━━ Available data ━━
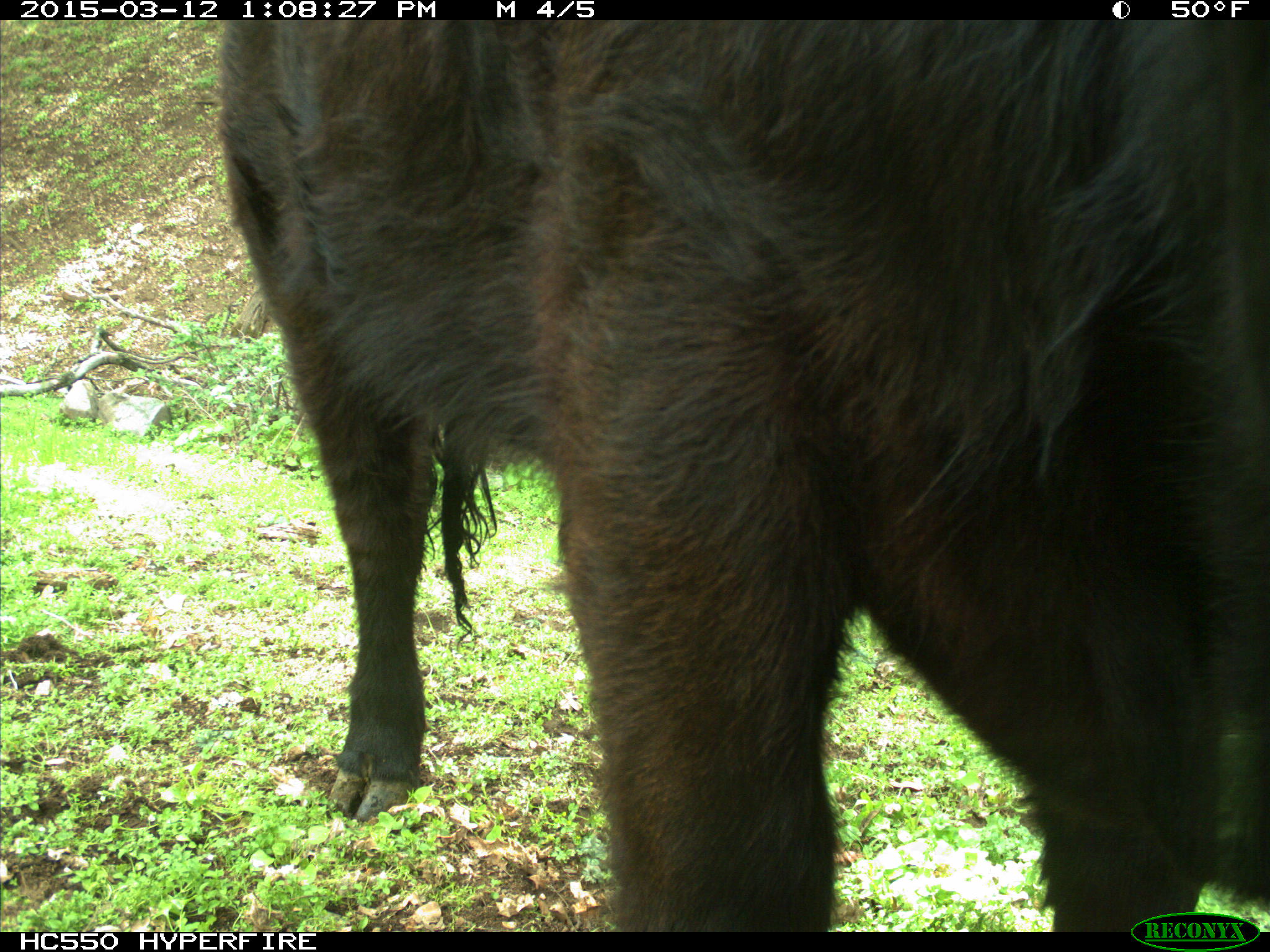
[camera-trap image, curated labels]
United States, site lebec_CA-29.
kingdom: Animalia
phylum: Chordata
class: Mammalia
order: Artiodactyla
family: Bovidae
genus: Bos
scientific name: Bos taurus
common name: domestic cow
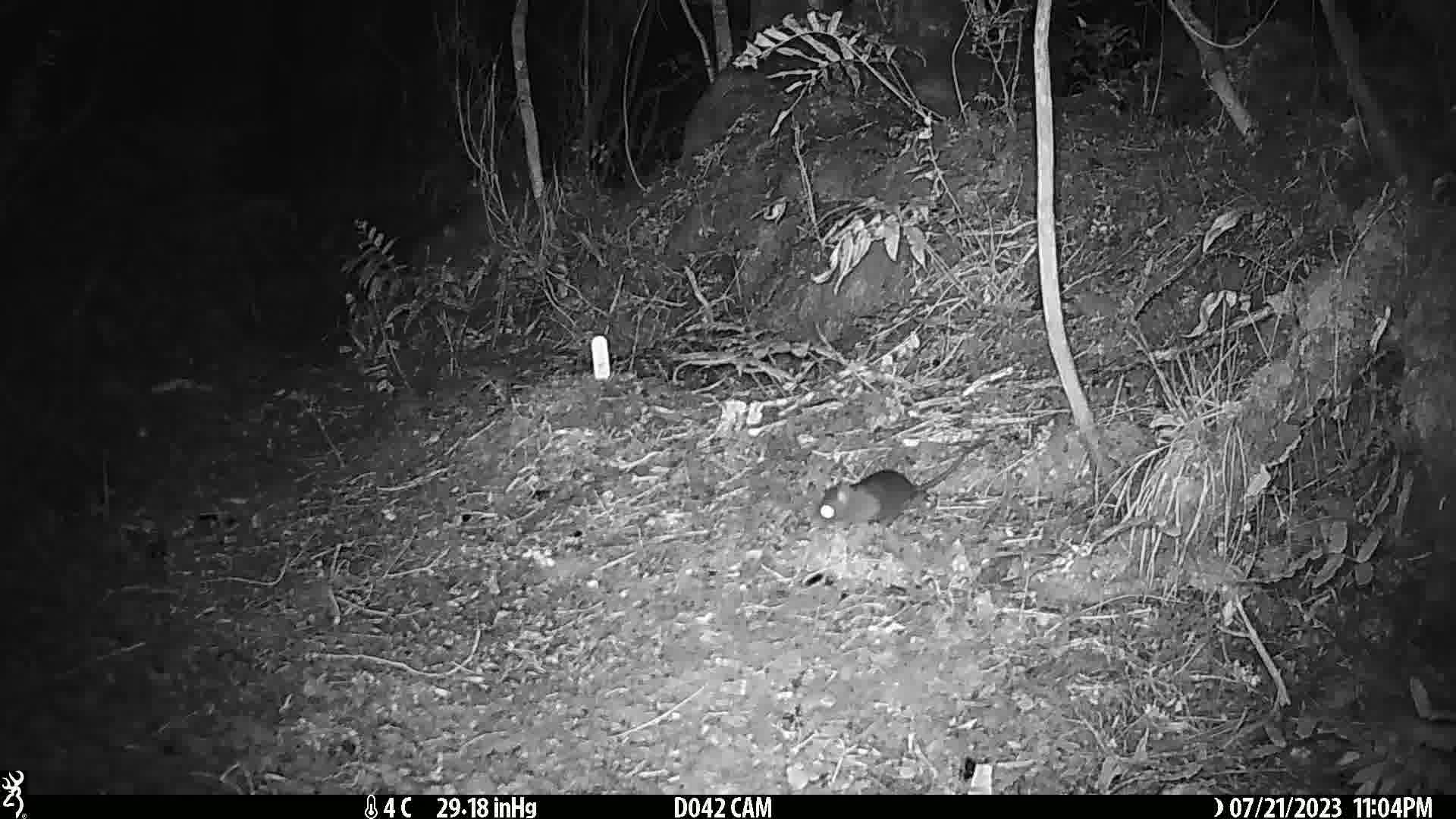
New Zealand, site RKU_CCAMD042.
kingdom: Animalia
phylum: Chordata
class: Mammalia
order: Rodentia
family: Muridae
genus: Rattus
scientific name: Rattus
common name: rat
━━━
* _Activity_
Copy out, with no pictures, the lines from the one containing "family: Bovidae" through the last line of the data above, both ends included and each word unchanged.

* _Your response_
family: Bovidae
genus: Bos
scientific name: Bos taurus
common name: domestic cow
New Zealand, site RKU_CCAMD042.
kingdom: Animalia
phylum: Chordata
class: Mammalia
order: Rodentia
family: Muridae
genus: Rattus
scientific name: Rattus
common name: rat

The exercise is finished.